Host Neil Patrick Harris helps the award show post an estimated 8.1% gain from '08, improving in all key demographic categories. Emmy ratings had dropped three straight years before Sunday.

September 22, 2009|Joe Flint

Maybe Neil Patrick Harris should host all award shows.

Ending three years of declining ratings, CBS' telecast of the Emmy Awards on Sunday night drew 13.3 million viewers, according to preliminary numbers from Nielsen Media Research. That's an 8.1% gain over last year's telecast on ABC, which attracted a record-low 12.3 million viewers.

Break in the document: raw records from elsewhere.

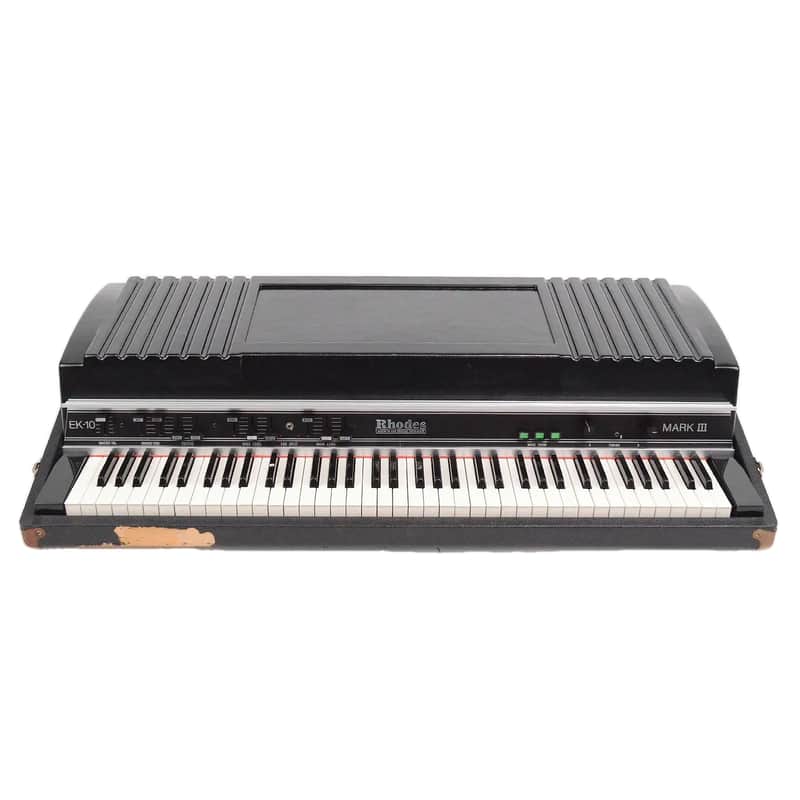 Rhodes Mark III Ek-10 73-Key Hybrid Electric Piano  (1980 - 1983) image 1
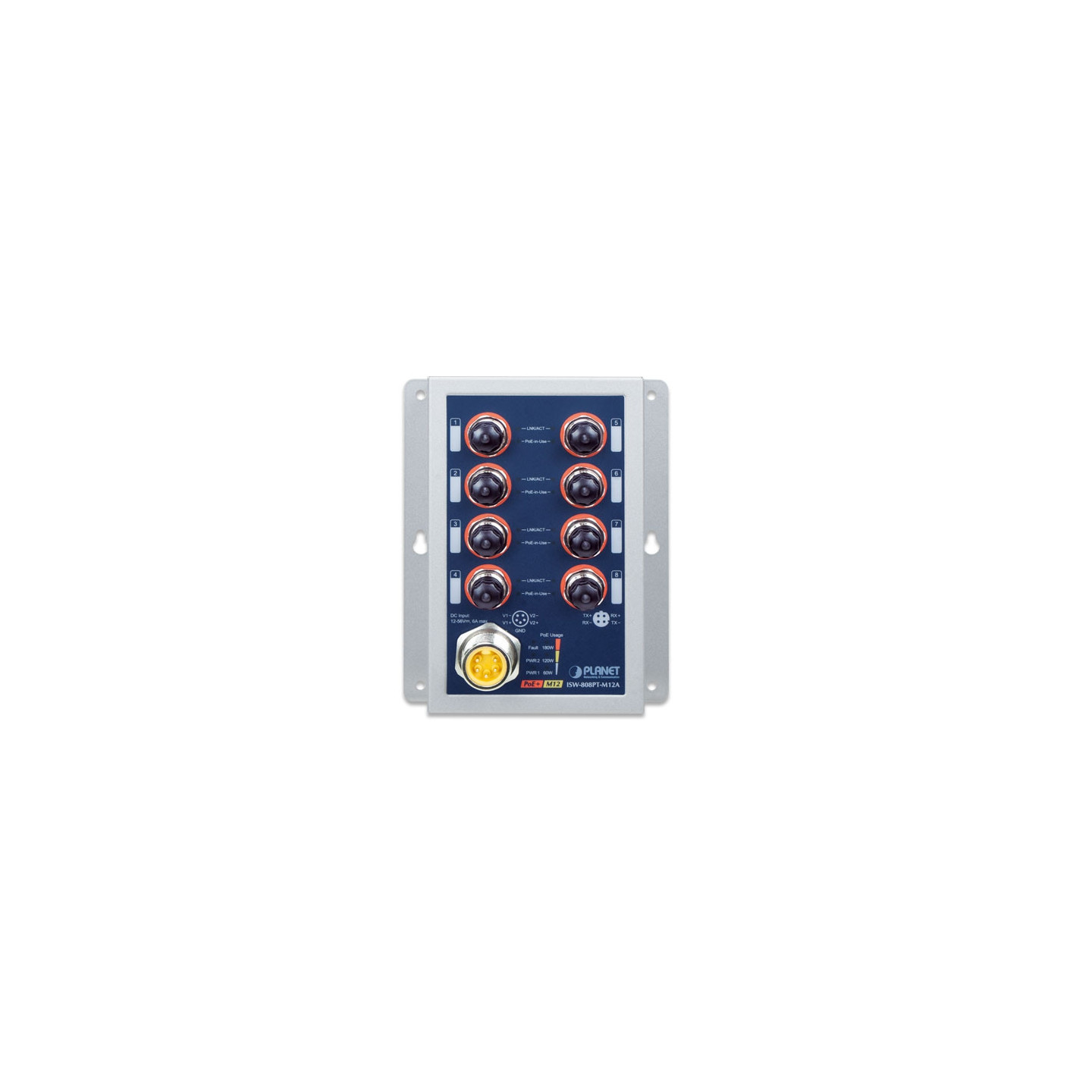 PLANET ISW-808PT-M12A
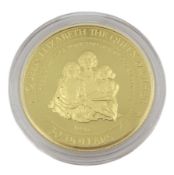 Queen Elizabeth II Cook Islands 1995 fifty dollars gold coin Condition Report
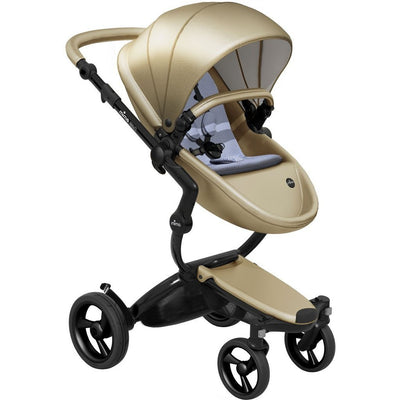 Mima Xari Stroller - Black on Black Frame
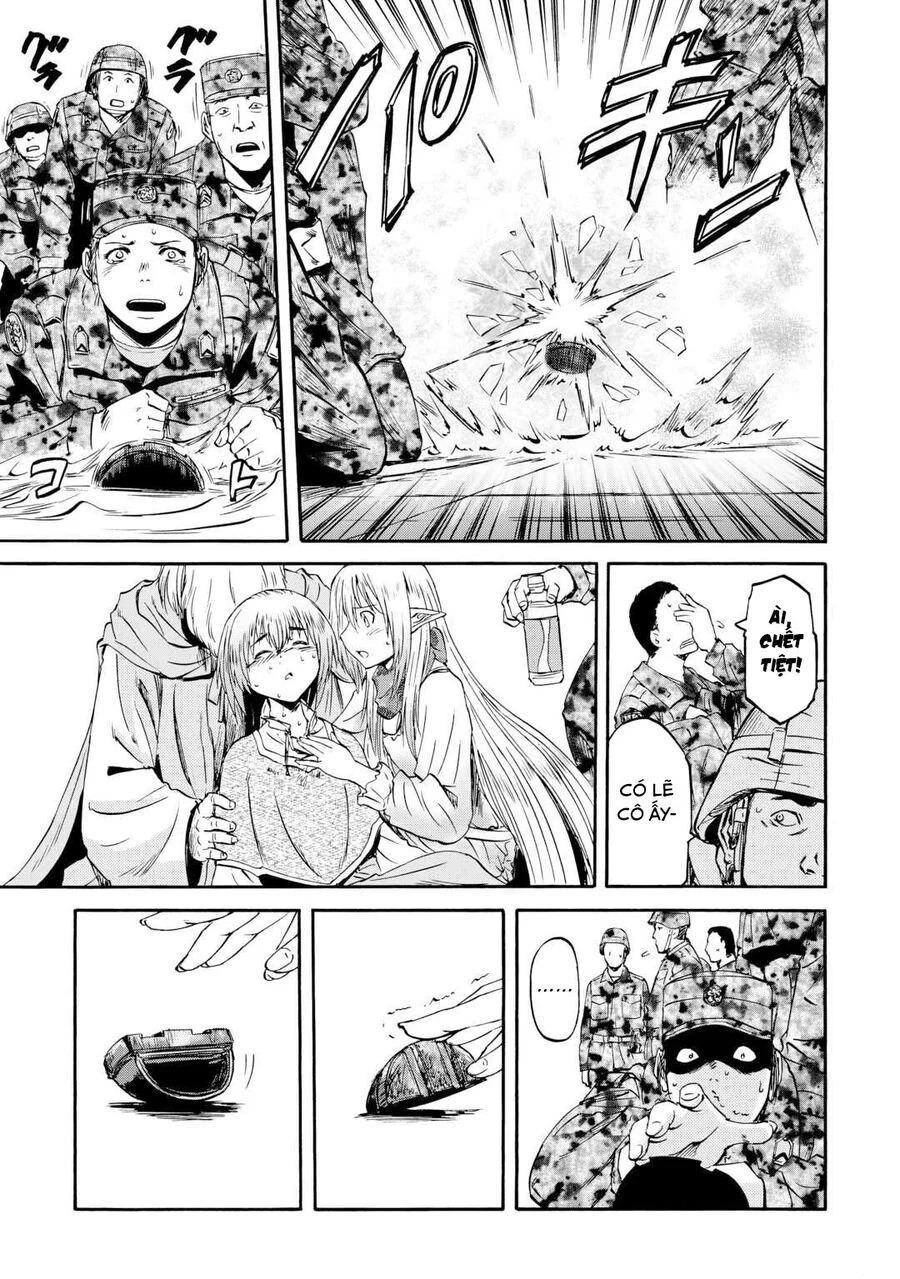 Gate – Jietai Kare No Chi Nite, Kaku Tatakeri Chapter 142 - Trang 2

While the Emmy Awards still finished second for the night in total viewers and key demographics, the show registered gains in all key categories. It was an impressive performance, considering that there were few surprises during the show and it squared off against NBC's telecast of the Dallas Cowboys-New York Giants football game, which attracted 22 million viewers and went down to the final play.

For Harris, this is the second time he's hosted an award show and seen the ratings grow. In June, he held court over the Tony Awards on CBS, and that audience rose almost 20% over the previous year. Of course, football also helped CBS, since it had a late-afternoon game that fed a decent audience into its prime time.

Sunday's telecast marked a brief reprieve from the ratings slide the Emmys had experienced in recent years, but there are major issues ahead. For starters, next year's show is on NBC, which has NFL football on Sunday nights, which means the Emmys could end up moving to August. When NBC did that three years ago, the audience fell by almost 2.5 million, compared with the previous year. It remains to be seen whether the network will try to move the event to a different night of the week in September rather than air it on a Sunday in August.

Currently, the Emmy Awards rotate among CBS, NBC, ABC and Fox. But that contract, in which each network pays $7 million per show, is up after next year.

There may be a push by the Academy of Television Arts & Sciences or even one of the networks to give the Emmys a permanent home. That has happened in the past, but the argument against it is that rival networks would put on strong programming to compete against it.

However, in this day and age, no one really lays down against the Emmys anymore. Besides football on NBC, this year's awards competed against original programming on HBO and AMC -- networks that received multiple honors Sunday night.